BYOC has become a natural consequence of BYOD, because workers want an easy way to access data across multiple devices and share it with others, so they often rely on third-party cloud platforms like Google Drive and DropBox to do that. Employees store sensitive corporate information on these platforms and constantly interact with it on desktops, smartphones and tablet computers.

Apps have sprung up to accommodate this new mobile lifestyle, too, which means cloud platforms and the files stored there can be accessed from a smartphone with a tap of a finger. This is great for employee collaboration and productivity, but it’s clear that companies are falling behind when it comes to BYOC protection. Our Data Protection Trends Research discovered that 67 percent of organizations don’t have a policy in place around public clouds and just 31 percent require a device password.

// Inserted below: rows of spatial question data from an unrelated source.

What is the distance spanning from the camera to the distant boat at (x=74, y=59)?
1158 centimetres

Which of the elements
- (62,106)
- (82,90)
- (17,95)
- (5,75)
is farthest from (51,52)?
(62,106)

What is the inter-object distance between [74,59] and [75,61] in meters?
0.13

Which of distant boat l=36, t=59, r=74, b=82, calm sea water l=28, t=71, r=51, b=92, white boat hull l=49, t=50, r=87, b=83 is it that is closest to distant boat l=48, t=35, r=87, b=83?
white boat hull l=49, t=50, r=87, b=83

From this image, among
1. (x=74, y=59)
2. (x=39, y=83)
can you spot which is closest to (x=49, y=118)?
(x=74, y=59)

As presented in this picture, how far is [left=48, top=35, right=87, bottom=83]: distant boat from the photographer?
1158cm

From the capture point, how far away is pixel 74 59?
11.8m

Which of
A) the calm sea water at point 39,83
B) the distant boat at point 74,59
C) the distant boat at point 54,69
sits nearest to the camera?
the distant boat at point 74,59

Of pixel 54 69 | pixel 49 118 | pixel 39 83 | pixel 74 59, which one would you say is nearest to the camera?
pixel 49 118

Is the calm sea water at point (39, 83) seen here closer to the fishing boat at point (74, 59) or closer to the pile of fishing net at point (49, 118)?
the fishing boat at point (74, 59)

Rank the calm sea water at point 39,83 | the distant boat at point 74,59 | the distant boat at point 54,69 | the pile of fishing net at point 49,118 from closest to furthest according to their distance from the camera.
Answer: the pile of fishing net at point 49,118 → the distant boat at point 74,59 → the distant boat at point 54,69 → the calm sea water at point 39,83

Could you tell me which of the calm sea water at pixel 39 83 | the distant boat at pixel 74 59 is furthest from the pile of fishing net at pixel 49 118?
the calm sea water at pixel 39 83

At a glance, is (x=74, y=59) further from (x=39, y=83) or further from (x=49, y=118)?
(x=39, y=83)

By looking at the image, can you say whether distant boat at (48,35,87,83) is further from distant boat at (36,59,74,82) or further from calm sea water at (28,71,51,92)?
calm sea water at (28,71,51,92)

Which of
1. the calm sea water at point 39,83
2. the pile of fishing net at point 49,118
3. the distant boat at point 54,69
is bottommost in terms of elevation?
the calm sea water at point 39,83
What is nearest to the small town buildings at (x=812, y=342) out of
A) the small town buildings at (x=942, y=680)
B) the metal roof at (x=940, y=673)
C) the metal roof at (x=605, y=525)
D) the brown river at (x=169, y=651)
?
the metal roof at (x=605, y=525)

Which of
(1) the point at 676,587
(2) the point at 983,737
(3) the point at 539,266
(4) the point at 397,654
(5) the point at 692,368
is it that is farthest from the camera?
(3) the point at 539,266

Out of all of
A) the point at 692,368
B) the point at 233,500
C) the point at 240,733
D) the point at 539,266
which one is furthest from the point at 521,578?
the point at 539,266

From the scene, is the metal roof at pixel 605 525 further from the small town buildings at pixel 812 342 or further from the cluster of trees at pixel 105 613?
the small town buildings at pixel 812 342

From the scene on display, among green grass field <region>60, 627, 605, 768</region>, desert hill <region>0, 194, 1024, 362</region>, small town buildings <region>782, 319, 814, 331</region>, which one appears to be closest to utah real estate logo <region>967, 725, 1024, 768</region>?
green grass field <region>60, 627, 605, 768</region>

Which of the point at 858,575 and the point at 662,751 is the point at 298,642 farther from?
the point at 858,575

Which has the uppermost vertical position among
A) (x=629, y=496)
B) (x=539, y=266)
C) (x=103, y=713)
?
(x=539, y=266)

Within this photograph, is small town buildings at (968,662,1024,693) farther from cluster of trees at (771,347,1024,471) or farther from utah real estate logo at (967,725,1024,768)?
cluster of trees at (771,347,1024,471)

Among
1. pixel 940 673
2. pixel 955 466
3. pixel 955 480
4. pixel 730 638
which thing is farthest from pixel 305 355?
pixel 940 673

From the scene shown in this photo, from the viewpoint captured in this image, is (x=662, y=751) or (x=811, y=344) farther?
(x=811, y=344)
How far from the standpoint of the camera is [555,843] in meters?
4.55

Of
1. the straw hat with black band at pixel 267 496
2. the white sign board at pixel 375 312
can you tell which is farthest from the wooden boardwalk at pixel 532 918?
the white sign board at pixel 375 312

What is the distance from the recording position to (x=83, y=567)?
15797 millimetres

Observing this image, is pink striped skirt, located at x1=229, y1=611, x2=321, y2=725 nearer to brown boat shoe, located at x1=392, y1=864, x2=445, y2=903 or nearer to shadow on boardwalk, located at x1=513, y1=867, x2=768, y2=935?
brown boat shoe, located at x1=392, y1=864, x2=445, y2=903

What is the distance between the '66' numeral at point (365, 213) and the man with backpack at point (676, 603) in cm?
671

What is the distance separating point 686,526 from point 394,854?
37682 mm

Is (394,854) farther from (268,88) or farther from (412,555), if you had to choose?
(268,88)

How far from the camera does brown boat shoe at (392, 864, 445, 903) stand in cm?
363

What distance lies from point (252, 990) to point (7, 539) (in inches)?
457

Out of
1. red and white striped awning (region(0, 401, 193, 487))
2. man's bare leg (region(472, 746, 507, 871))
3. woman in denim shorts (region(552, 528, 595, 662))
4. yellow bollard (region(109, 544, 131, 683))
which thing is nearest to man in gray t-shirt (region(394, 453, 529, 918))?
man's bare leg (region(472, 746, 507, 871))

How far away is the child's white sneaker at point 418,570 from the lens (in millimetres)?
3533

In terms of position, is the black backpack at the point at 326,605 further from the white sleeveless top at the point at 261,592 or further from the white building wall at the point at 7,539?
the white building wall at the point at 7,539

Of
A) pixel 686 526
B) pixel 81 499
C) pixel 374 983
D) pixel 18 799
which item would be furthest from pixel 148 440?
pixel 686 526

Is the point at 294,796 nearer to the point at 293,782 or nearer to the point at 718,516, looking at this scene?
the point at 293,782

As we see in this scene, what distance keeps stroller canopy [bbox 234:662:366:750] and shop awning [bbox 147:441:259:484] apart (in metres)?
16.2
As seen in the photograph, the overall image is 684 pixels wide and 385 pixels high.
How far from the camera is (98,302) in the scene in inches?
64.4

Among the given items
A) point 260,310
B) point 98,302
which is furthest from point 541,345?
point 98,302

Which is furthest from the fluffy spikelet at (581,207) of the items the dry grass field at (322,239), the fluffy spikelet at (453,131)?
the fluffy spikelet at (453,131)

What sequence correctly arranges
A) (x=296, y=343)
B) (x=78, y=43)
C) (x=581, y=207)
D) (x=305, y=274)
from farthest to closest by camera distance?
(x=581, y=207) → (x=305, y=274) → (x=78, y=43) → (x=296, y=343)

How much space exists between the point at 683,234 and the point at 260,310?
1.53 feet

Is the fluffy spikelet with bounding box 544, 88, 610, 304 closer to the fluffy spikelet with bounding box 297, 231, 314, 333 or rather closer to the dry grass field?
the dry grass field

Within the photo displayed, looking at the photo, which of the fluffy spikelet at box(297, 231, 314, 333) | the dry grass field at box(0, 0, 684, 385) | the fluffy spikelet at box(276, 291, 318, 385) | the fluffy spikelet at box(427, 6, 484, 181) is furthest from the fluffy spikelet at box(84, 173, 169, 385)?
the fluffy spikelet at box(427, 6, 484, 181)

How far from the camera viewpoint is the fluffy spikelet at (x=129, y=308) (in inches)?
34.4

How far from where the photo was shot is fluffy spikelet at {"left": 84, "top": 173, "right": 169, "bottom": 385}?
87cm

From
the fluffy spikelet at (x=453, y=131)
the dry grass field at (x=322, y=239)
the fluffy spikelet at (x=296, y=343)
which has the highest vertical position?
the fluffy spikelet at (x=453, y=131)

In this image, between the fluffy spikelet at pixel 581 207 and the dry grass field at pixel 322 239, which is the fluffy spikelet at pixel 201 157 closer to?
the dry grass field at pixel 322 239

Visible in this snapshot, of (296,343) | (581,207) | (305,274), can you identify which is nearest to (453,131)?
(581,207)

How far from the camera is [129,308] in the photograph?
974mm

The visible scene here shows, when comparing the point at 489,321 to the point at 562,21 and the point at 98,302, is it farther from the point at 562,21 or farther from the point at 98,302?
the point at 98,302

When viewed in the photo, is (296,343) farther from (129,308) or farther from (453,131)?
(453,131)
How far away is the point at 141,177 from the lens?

In effect, that means confidential corporate files can be accessed by anyone who happens to grab an employee’s smartphone. If an app is left open on the screen or the phone is misplaced, data is vulnerable. This can be a problem for most companies and an especially costly mistake for financial or healthcare organizations that are heavily regulated.

The easiest way to help prevent the issues that are emerging from BYOC is to mandate that workers keep devices protected with passcodes. But, to take the next step, employers should move away from public clouds to secure, user-friendly platforms that allow file-sharing to be controlled and managed by IT.

A secure solution that’s compatible across platforms and data types – and automatically syncs up with every device an employee uses – is most effective when it comes to BYOC. If employers can provide that, then workers won’t have a need to search for another solution elsewhere, potentially jeopardizing the security of its company’s sensitive data.